**Task description:** Please print each entry below exactly as it stands, but without any pictures.

(Data items)
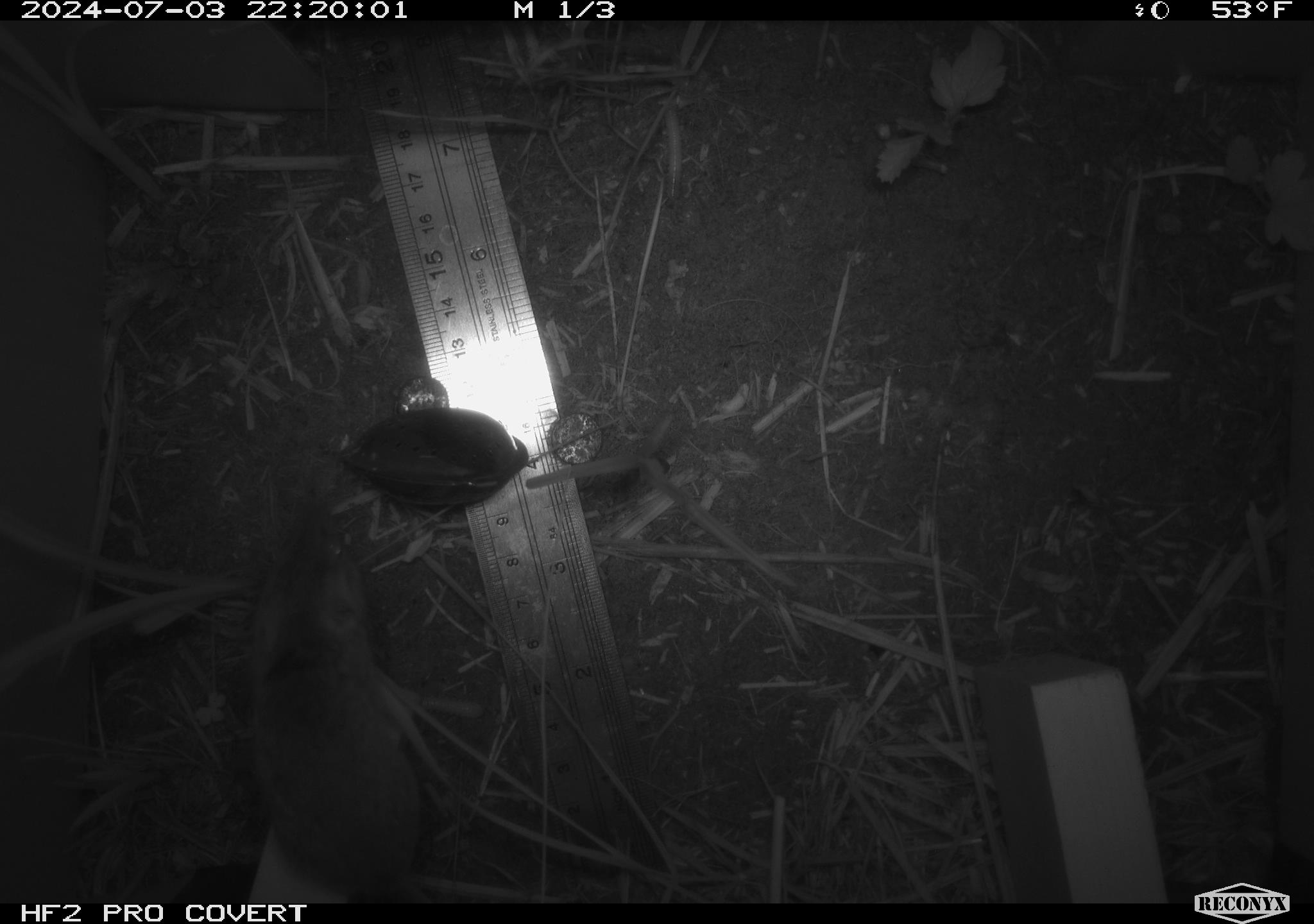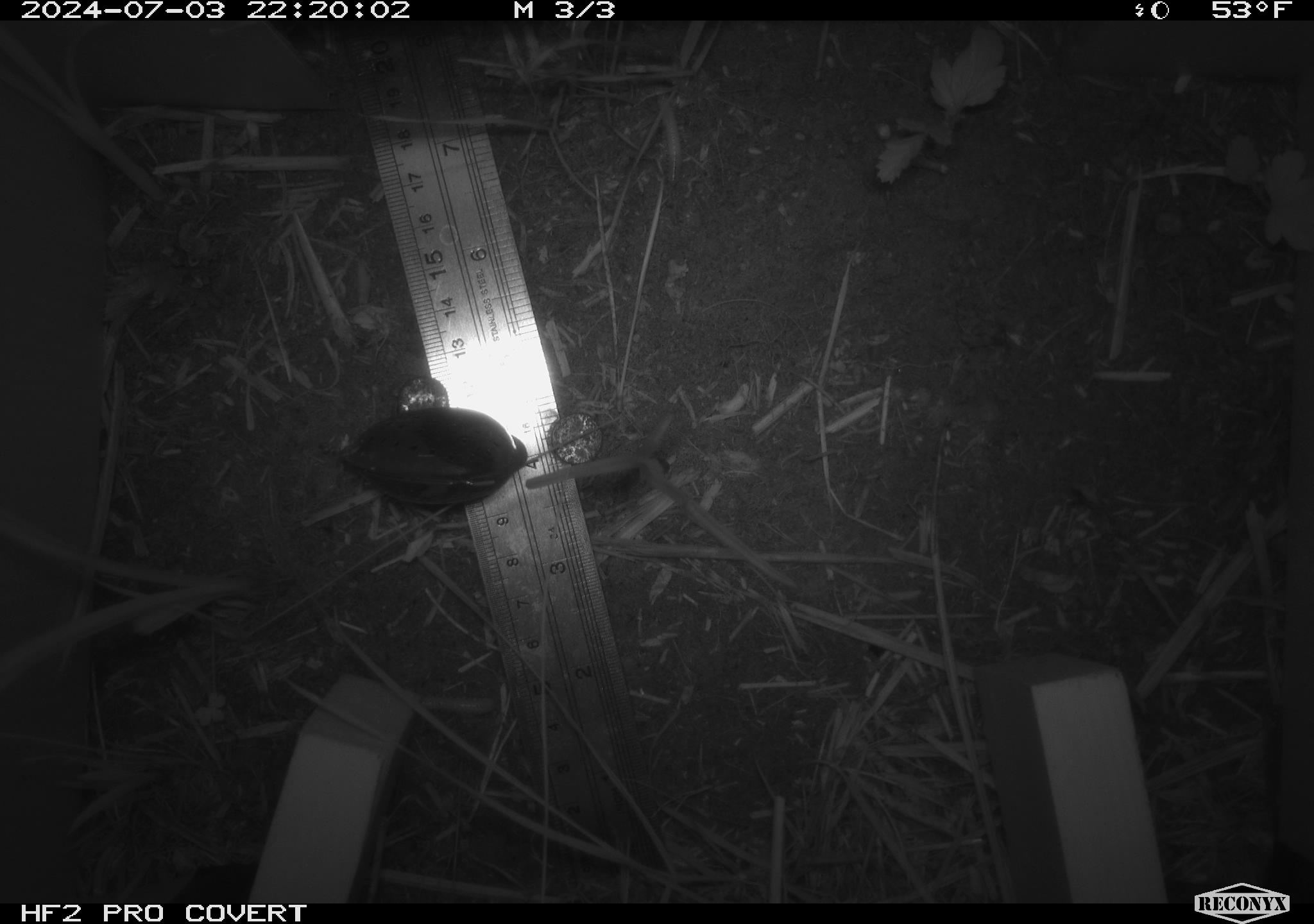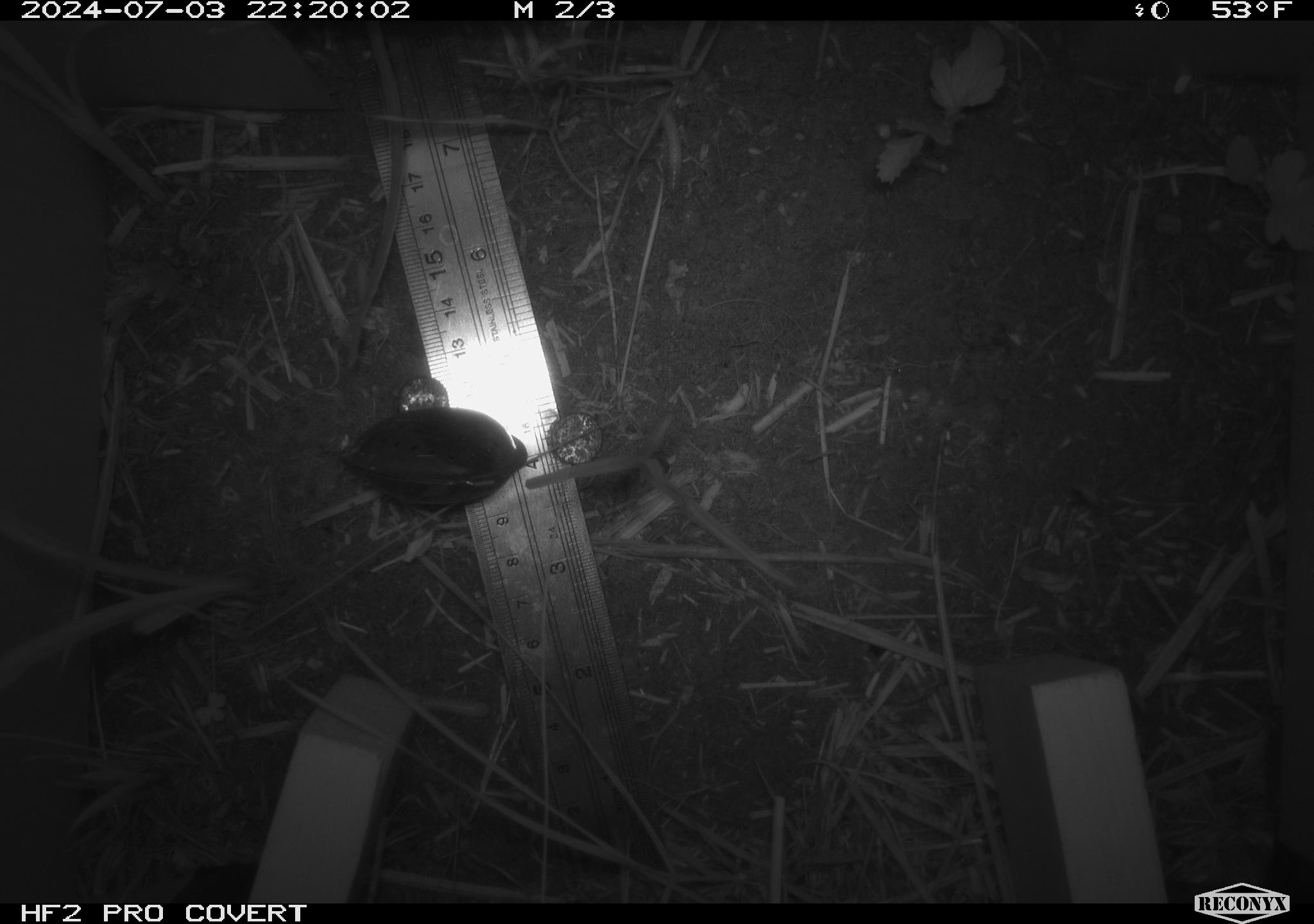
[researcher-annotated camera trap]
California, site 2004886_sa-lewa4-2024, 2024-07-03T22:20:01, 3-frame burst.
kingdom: Animalia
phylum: Chordata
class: Mammalia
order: Rodentia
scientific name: Rodentia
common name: rodent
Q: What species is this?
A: Rodent (Rodentia).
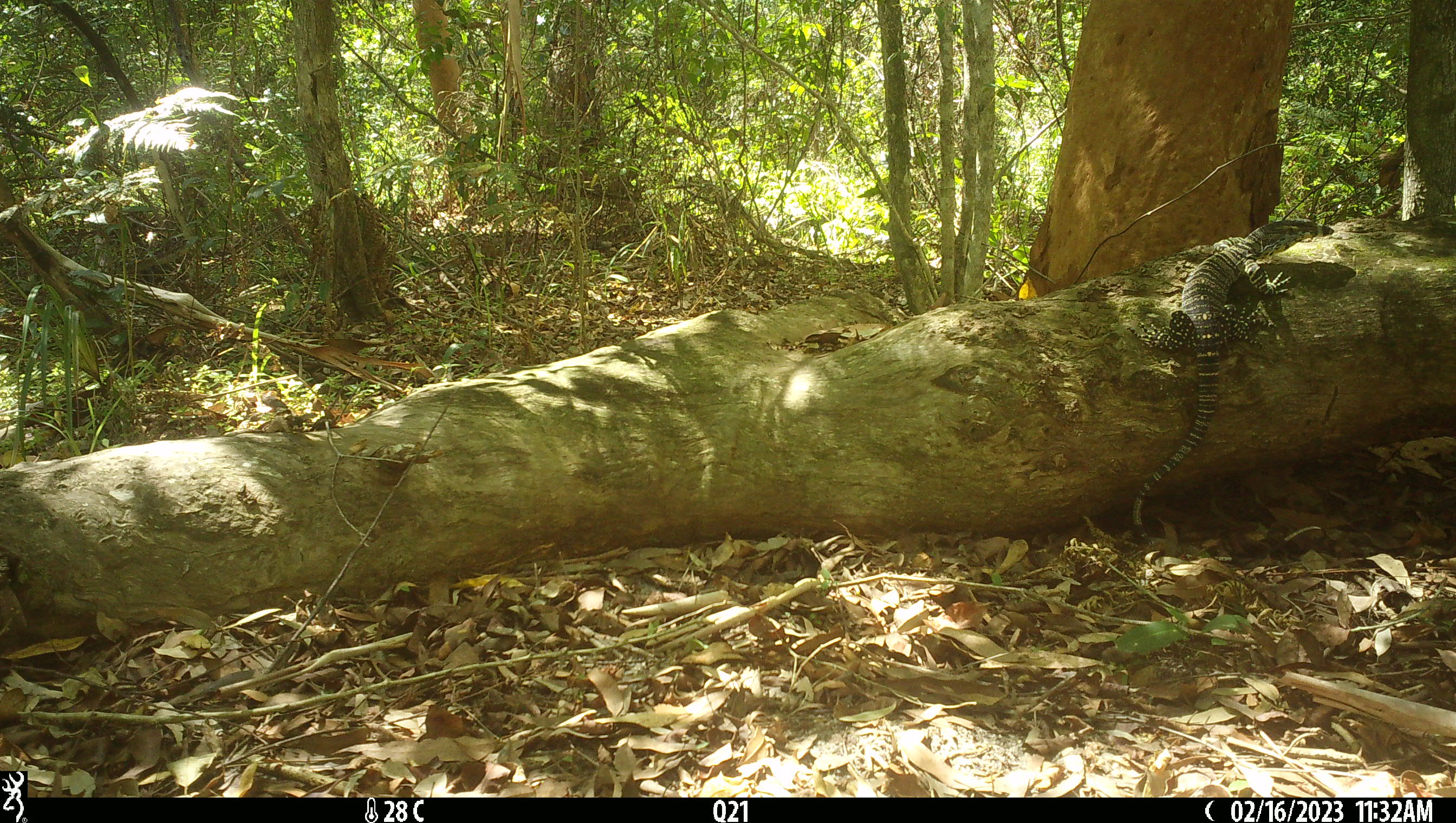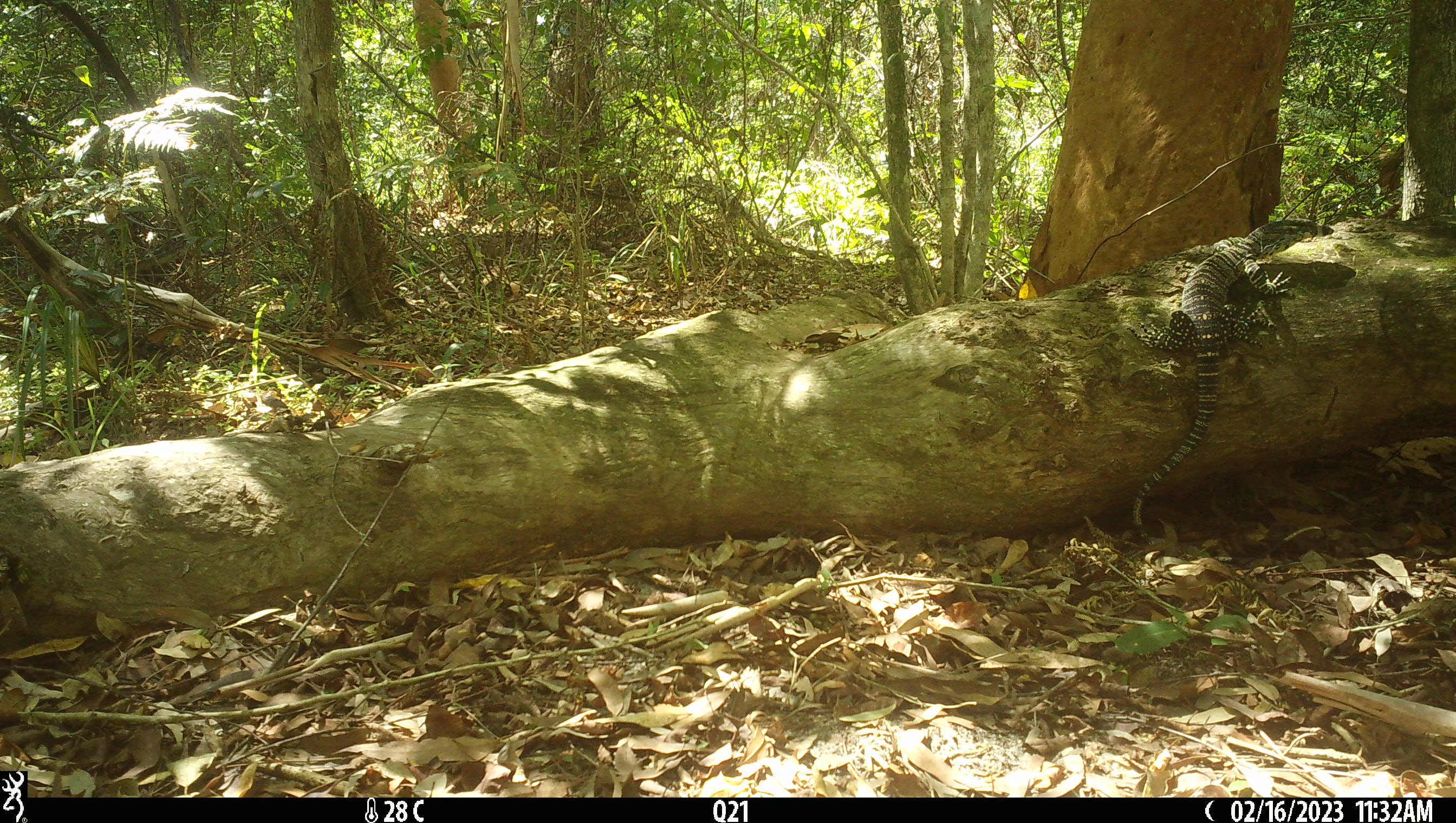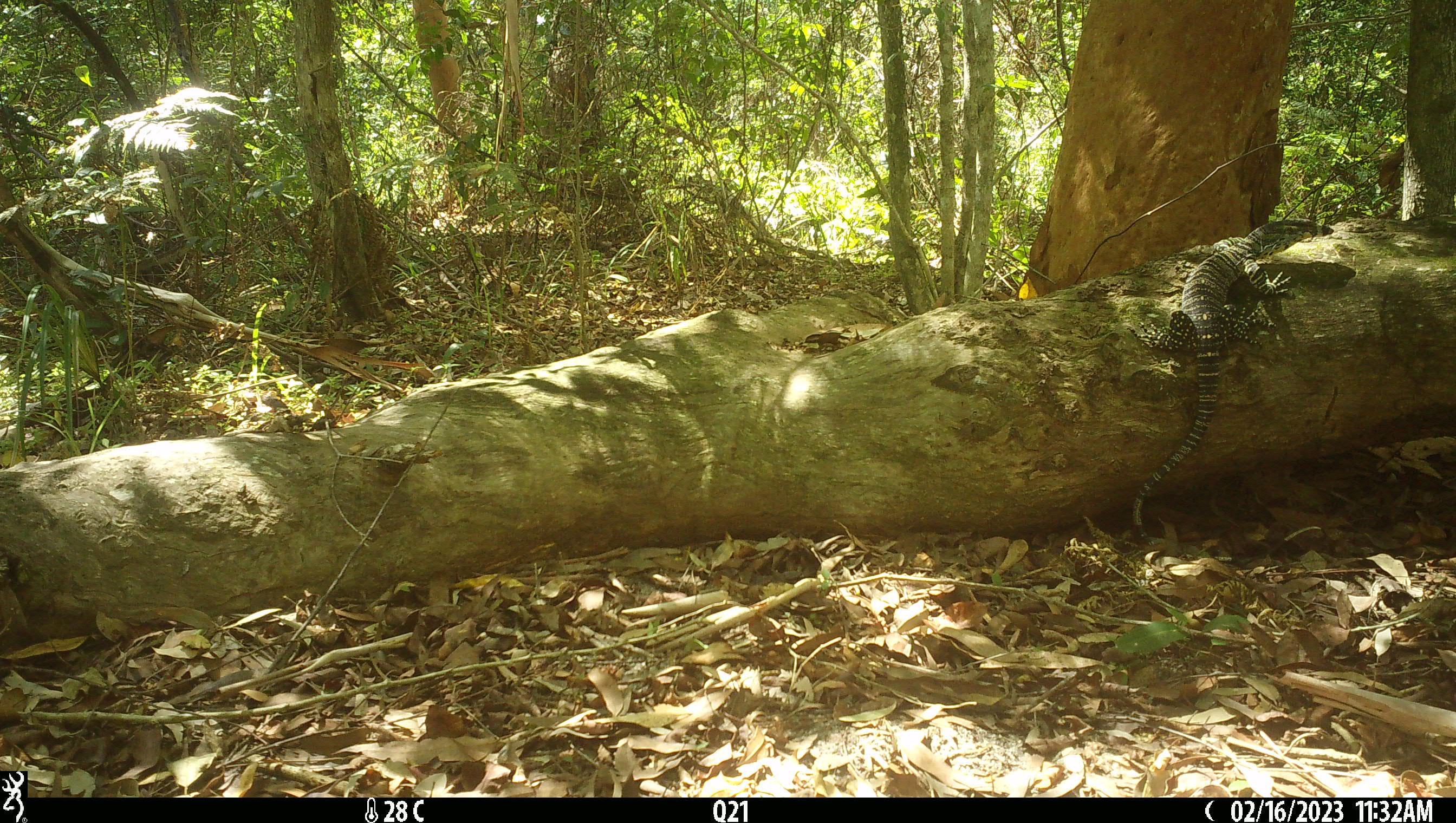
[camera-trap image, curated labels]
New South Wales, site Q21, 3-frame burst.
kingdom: Animalia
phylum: Chordata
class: Reptilia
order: Squamata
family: Varanidae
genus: Varanus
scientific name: Varanus varius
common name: lace monitor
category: goanna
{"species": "goanna (lace monitor) (Varanus varius)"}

**Solution for this task:**
[researcher-annotated camera trap]
California, site 2004886_sa-lewa4-2024, 2024-07-03T22:20:01, 3-frame burst.
kingdom: Animalia
phylum: Chordata
class: Mammalia
order: Rodentia
scientific name: Rodentia
common name: rodent
Q: What species is this?
A: Rodent (Rodentia).
[camera-trap image, curated labels]
New South Wales, site Q21, 3-frame burst.
kingdom: Animalia
phylum: Chordata
class: Reptilia
order: Squamata
family: Varanidae
genus: Varanus
scientific name: Varanus varius
common name: lace monitor
category: goanna
{"species": "goanna (lace monitor) (Varanus varius)"}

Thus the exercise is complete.